— Begin —

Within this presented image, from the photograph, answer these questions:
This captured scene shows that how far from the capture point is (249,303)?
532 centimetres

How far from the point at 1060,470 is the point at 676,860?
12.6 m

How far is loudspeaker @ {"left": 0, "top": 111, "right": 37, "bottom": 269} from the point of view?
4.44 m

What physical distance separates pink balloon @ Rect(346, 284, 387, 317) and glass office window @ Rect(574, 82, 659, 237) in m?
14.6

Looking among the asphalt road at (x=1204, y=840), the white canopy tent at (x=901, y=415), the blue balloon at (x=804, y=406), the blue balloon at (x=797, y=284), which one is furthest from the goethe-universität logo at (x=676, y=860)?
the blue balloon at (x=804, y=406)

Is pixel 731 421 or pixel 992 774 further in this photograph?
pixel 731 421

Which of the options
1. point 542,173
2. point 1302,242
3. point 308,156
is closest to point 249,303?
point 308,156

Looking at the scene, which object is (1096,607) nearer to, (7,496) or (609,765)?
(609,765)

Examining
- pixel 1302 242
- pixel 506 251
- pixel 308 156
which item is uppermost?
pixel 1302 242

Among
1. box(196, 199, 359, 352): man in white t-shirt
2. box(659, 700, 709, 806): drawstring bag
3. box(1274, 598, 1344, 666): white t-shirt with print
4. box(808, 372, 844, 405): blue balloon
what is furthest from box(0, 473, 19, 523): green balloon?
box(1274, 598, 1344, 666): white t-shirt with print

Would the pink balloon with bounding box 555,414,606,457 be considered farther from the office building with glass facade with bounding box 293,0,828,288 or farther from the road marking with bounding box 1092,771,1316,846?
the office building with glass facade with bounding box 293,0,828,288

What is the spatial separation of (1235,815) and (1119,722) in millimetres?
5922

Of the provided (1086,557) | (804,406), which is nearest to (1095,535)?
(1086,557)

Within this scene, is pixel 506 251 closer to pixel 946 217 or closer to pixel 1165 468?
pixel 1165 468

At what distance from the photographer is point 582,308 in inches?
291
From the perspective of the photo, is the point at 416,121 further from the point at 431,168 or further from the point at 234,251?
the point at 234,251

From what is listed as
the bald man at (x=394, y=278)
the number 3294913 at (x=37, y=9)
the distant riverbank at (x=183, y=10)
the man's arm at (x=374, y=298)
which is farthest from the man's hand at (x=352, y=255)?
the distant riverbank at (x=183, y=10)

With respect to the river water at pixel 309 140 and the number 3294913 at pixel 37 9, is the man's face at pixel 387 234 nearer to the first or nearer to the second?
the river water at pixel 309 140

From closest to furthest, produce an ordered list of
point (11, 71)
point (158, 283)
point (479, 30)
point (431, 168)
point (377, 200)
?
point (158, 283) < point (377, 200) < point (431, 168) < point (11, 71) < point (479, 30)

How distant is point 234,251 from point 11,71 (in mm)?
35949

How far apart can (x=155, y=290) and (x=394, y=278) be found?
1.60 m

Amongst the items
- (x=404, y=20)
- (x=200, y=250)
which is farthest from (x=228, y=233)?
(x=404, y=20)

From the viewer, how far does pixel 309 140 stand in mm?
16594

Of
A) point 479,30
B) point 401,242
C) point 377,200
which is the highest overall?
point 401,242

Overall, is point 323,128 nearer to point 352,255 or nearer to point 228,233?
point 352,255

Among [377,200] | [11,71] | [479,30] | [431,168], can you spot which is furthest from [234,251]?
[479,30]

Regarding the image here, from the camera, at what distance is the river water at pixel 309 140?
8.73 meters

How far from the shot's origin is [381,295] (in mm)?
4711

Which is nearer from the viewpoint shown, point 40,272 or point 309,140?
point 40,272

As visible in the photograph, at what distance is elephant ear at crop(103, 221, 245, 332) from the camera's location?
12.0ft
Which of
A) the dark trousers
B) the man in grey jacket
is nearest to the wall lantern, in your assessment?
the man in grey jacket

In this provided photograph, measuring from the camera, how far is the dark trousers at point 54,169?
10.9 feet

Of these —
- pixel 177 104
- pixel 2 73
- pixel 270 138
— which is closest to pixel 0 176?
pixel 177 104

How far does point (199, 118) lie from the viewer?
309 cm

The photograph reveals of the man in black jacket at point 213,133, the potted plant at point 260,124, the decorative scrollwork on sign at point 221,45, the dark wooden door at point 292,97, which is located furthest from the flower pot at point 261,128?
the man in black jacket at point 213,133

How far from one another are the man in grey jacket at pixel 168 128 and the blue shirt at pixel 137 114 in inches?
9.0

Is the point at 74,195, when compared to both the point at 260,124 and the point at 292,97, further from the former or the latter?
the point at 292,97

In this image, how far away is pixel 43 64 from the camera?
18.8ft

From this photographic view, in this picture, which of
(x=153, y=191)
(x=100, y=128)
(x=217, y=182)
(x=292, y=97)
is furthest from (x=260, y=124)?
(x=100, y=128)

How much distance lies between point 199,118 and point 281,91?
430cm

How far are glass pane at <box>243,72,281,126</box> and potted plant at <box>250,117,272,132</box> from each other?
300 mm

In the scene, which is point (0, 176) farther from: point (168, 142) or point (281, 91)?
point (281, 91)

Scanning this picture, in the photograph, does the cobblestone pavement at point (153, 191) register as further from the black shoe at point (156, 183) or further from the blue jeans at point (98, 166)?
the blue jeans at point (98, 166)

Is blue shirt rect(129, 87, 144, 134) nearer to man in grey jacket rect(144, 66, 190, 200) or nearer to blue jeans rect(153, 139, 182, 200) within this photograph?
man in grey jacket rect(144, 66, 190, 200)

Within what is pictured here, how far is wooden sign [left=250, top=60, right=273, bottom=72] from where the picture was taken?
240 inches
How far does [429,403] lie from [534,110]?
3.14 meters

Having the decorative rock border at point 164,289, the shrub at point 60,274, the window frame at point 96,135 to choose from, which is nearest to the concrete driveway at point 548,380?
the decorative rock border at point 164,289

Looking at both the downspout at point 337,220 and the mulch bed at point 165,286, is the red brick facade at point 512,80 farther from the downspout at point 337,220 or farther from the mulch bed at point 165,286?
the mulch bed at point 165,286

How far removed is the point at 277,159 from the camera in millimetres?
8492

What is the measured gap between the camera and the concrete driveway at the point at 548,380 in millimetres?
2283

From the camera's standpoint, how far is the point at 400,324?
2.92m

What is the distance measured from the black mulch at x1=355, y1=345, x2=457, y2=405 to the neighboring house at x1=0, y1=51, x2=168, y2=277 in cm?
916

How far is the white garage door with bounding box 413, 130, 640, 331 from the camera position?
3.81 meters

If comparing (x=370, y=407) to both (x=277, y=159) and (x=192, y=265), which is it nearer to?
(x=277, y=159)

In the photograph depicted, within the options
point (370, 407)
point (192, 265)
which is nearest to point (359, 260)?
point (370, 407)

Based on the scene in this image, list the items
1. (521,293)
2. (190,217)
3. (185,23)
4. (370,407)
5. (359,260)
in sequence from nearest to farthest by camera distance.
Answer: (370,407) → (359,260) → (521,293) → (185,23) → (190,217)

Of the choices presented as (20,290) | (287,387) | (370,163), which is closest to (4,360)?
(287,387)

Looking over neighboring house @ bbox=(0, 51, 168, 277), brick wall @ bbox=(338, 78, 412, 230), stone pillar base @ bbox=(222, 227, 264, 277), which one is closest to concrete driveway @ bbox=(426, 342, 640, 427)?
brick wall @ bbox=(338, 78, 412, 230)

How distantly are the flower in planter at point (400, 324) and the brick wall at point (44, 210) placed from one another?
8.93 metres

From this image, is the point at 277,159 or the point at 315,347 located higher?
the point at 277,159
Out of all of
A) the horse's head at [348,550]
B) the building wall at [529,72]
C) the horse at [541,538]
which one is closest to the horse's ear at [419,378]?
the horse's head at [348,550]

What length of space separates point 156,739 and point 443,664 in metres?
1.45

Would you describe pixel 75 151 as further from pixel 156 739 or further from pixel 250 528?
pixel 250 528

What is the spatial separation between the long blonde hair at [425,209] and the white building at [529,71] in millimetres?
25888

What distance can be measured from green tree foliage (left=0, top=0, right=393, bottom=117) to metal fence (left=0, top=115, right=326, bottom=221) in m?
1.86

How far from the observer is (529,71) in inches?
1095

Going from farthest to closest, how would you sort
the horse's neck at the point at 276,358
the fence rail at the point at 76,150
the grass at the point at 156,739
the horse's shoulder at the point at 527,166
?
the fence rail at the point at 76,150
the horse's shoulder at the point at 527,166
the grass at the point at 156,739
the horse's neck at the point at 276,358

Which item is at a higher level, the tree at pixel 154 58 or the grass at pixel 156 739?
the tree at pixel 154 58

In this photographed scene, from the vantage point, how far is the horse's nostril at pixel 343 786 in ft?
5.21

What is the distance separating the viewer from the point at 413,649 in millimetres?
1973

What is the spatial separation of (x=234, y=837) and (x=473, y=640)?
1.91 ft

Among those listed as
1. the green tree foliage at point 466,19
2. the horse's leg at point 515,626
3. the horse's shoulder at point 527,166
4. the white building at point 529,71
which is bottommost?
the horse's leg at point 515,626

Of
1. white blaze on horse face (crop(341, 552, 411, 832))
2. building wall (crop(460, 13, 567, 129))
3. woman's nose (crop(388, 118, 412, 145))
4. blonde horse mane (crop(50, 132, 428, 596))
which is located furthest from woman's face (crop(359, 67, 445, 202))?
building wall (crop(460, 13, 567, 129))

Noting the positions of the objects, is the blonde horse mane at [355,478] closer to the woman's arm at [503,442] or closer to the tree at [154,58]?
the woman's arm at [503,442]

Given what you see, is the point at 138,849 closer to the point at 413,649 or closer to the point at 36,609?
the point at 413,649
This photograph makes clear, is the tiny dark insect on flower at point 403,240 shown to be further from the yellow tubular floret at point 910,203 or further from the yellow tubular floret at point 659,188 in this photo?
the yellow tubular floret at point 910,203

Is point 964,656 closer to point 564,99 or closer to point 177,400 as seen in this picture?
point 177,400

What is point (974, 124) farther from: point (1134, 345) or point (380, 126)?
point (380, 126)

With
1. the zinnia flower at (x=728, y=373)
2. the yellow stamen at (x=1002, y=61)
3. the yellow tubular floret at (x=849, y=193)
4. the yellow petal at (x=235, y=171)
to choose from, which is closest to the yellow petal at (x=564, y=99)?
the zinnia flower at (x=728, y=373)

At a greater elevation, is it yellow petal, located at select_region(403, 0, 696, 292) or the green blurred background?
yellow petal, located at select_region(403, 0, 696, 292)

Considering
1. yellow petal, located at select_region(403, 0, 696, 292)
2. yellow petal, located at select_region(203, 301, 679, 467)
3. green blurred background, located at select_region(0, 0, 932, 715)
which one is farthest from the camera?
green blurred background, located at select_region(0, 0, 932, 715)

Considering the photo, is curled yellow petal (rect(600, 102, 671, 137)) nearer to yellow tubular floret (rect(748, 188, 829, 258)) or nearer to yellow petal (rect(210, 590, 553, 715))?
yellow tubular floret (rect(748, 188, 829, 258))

— End —

__PROBLEM DESCRIPTION__
Reproduce, word for word, everything in the rows above from the line containing "Given what you" down to the very end of the rows, with both of those ends included.

__EXERCISE OUTPUT__
Given what you see, is the point at 138,849 closer to the point at 413,649 or closer to the point at 36,609?
the point at 413,649
This photograph makes clear, is the tiny dark insect on flower at point 403,240 shown to be further from the yellow tubular floret at point 910,203 or further from the yellow tubular floret at point 659,188 in this photo?
the yellow tubular floret at point 910,203

Is point 964,656 closer to point 564,99 or closer to point 177,400 as seen in this picture?
point 177,400

What is point (974, 124) farther from: point (1134, 345) or point (380, 126)?
point (380, 126)

With
1. the zinnia flower at (x=728, y=373)
2. the yellow stamen at (x=1002, y=61)
3. the yellow tubular floret at (x=849, y=193)
4. the yellow petal at (x=235, y=171)
to choose from, which is closest to the yellow petal at (x=564, y=99)?
the zinnia flower at (x=728, y=373)

At a greater elevation, is it yellow petal, located at select_region(403, 0, 696, 292) or the green blurred background?
yellow petal, located at select_region(403, 0, 696, 292)

Considering
1. yellow petal, located at select_region(403, 0, 696, 292)
2. yellow petal, located at select_region(203, 301, 679, 467)
3. green blurred background, located at select_region(0, 0, 932, 715)
which one is farthest from the camera?
green blurred background, located at select_region(0, 0, 932, 715)

Considering the photo, is curled yellow petal (rect(600, 102, 671, 137)) nearer to yellow tubular floret (rect(748, 188, 829, 258)) or nearer to yellow petal (rect(210, 590, 553, 715))?
yellow tubular floret (rect(748, 188, 829, 258))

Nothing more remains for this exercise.